Document excerpt =
● ● ● ● ●
Here’s an interesting thing — I discovered from this post that I live just up the street, not two minutes by foot away, from the main Paris Conservatoire. Founded in 1795, it used to be located in the 9th arrondissment, but is now on Avenue Jean Jaurès in the 19th. I have walked past the building a bajillion times, and even photographed it, knowing that it had something to do with the arts, but not knowing it is the headquarters of one of Europe’s preeminent conservatories of music and dance.
Apparently, the Lycée Georges Brassens is an extension of the conservatory where classes are offered on a flexible schedule so that the budding artists can practice their arts outside of regular schooling.
The former entrance of the school for girls.
The Cimetière de la Villette
The last and final discovery that Peter and I made was the Cimetière de la Villette. It is located at 46 Rue d’Hautpoul, off of Rue Manin. Interestingly, the middle school that was opened in 1993 to replace the Georges Brassens school is visible from the cemetery.
This is a corner of the modern middle school (called a collège in French) outside the entrance to the cemetery.
Here are some other photos of the cemetery.
It is not a very large cemetery.
It’s still populated, though.
Modern buildings surround the cemetery, which the Paris.fr site says has been in existence since 1828. However, it also mentions that
The original cemetery was beside the old village church, which had been raised in the fifteenth century on the Rue de Flandre. In 1770, a second cemetery was established at the gate of that church. Both cemeteries were still in business until 1806… [There was] a third field of rest … which itself closed in 1831, three years after the creation of the cemetery on street Hautpoul.
Google Translate kind of let me down with interpreting exactly what was meant in this history, so I am not sure I interpreted correctly what is on the original French site, but I think the gist of it is that all of the cemeteries were apparently combined into the Cimetière de la Villette by 1828. The Paris.fr also covers some of the notable dead in the cemetery, including “the aptly named Just Mougeot (1846-1864), pupil of the Conservatoire des Arts et Metiers, who drowned in the age of 18 years, trying to save a young man.”
Something is missing in the translation for I don’t understand the aptness of the boy named “Just.” (Was it justice that he was drowned saving another? Is a “Mougeot” another name for a hero? I don’t get it…)
Another view of the collège from the cemetery gates. I have a feeling it is a lot prettier with leaves on the trees and other foliage in bloom; still, it is no Père Lachaise. From a historical perspective of working class Paris in the 19th Century, it does hold some interest. It’s not crowded with tourists, either!
● ● ● ● ●
Data supplied =
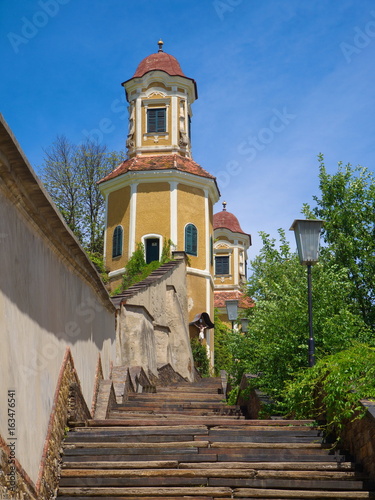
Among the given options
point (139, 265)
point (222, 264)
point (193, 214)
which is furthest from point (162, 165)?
● ● ● ● ●
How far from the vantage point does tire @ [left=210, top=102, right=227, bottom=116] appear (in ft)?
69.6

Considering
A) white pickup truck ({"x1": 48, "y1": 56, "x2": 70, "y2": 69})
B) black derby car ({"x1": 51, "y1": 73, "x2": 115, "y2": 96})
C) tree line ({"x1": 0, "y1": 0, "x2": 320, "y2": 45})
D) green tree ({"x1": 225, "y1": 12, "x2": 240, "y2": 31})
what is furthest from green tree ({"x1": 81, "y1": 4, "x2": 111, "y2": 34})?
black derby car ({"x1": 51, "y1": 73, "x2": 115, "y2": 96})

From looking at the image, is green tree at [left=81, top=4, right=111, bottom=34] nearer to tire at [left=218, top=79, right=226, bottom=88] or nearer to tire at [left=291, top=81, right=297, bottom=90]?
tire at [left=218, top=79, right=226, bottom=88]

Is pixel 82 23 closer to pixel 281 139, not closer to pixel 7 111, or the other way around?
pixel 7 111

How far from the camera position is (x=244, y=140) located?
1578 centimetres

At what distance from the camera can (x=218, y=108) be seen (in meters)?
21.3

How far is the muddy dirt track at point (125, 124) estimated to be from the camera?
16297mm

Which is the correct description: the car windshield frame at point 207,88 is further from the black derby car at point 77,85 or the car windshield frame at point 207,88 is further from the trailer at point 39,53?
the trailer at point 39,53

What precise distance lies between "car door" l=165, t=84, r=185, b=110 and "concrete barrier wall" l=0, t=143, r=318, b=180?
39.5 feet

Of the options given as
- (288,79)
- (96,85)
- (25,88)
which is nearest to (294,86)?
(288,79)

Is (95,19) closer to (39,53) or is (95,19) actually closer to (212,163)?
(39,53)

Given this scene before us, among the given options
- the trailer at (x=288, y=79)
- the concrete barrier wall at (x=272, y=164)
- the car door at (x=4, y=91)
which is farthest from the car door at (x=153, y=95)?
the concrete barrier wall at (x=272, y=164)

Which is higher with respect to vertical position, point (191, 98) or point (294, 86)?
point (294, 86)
● ● ● ● ●
Written task 1 = Output the post about the Villette cemetery from "It is not a" up to and including "on street Hautpoul.".
Written task 2 = In the post about the Villette cemetery, what street address is given for the cemetery?
The material comes from a different source than the post about the Villette cemetery.

Full response 1 =
It is not a very large cemetery.
It’s still populated, though.
Modern buildings surround the cemetery, which the Paris.fr site says has been in existence since 1828. However, it also mentions that
The original cemetery was beside the old village church, which had been raised in the fifteenth century on the Rue de Flandre. In 1770, a second cemetery was established at the gate of that church. Both cemeteries were still in business until 1806… [There was] a third field of rest … which itself closed in 1831, three years after the creation of the cemetery on street Hautpoul.

Full response 2 = 46 Rue d'Hautpoul, off of Rue Manin.